If you’re interested in green construction, design, and city planning, there are places around the world that you can visit and see. But if you want to maximize your time and travel resources, a trip to Spain might be your best bet. Not only is there a lot to see, but there’s also plenty to do.
Spain: A Green-Friendly Destination
While a lot of “green” progress has been made stateside over the past few years, you really have to look past our borders to truly understand what’s happening on a global scale. Europe is the model for sustainable living, and Spain seems to be leading the way. More specifically, Madrid and Barcelona are showing city planners and government officials how it’s done. Both cities are squarely focused on improving quality of life for their citizens by refocusing how they approach sustainability and the environment.
For these cities, one of the biggest priorities over the past few years has been addressing plummeting air quality and dealing with vehicular congestion that had been getting progressively worse over the years. But instead of introducing car bans, which most European cities have tried, they’re doing something entirely different – and it’s working.
“Barcelona has a more radical strategy: to reorganize the city’s network of gridded roads into car-free superblocks, relegating traffic to large boundary roads, and returning the use of smaller streets to pedestrians and leisure services,” travel blogger Natasha Stokes writes. “In Madrid, the process has begun to pedestrianize its main avenue, Gran Via, a six-lane highway that serves a major shopping district. It’s part of a wider environment-focused plan to ban all diesel cars from Madrid entirely by 2025.”

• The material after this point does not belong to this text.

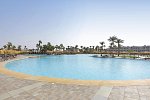 Xanadu Club Makadi Bay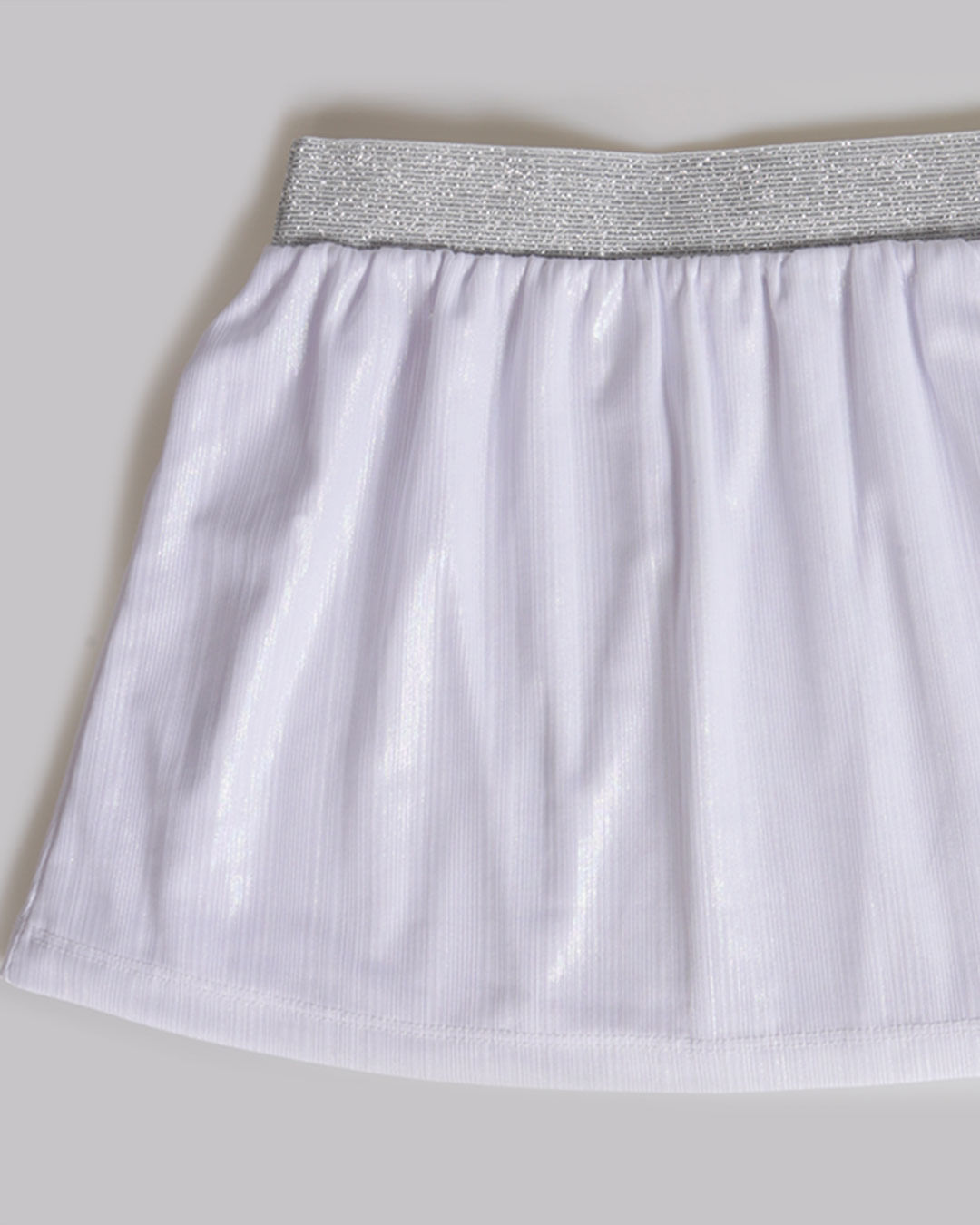 Saia-Lurex-30055-Fem13---Branco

The rise of Barcelona and Madrid as “green” cities perfectly coincides with their rise as “smart” cities. Barcelona has long been viewed as one of the world’s smartest cities – with a sophisticated network of sensors that monitor and respond to key needs – but Madrid is quickly catching up.
“Madrid is tackling traffic congestion, pollution and public services, but takes a unique bottom-up approach to using digital data,” Urban Hub explains. “By focusing less on how or how much data is collected, and more on the question of why we gather data, Madrid aims to keep solutions citizen-centric, and avoid the pitfalls of a technology disassociated from the people.”
It’s also interesting to look at the rise of technological innovation in leading cities across Spain. Both Madrid and Barcelona are huge entrepreneurial hubs for tech startups and ventures, with many of these companies and products focusing on green application.
Plan a Trip to Spain
If you’re interested in seeing what green city planning and construction looks like on a large, urban scale, you should try planning a trip to Spain. Be forewarned, though. This isn’t one of those European vacations where you spend one night in a city before moving on to the next. You’ll need a solid four days to truly experience Madrid. The same could be said of Barcelona.
Another piece of advice: Stay in an authentic area of the city. Whether it’s Madrid, Barcelona, or some other Spanish city, the touristy areas are often times a façade. By staying in more authentic neighborhoods, you’ll get a feel for what the city is actually like. This will help you understand how the city is planned, which green initiatives are working, and where there’s room for improvement.
By no means is Spain a perfect country, but it is an excellent model for other cities around the world that want to become greener. From construction and design to traffic and technology, cities like Madrid and Barcelona are leading the way.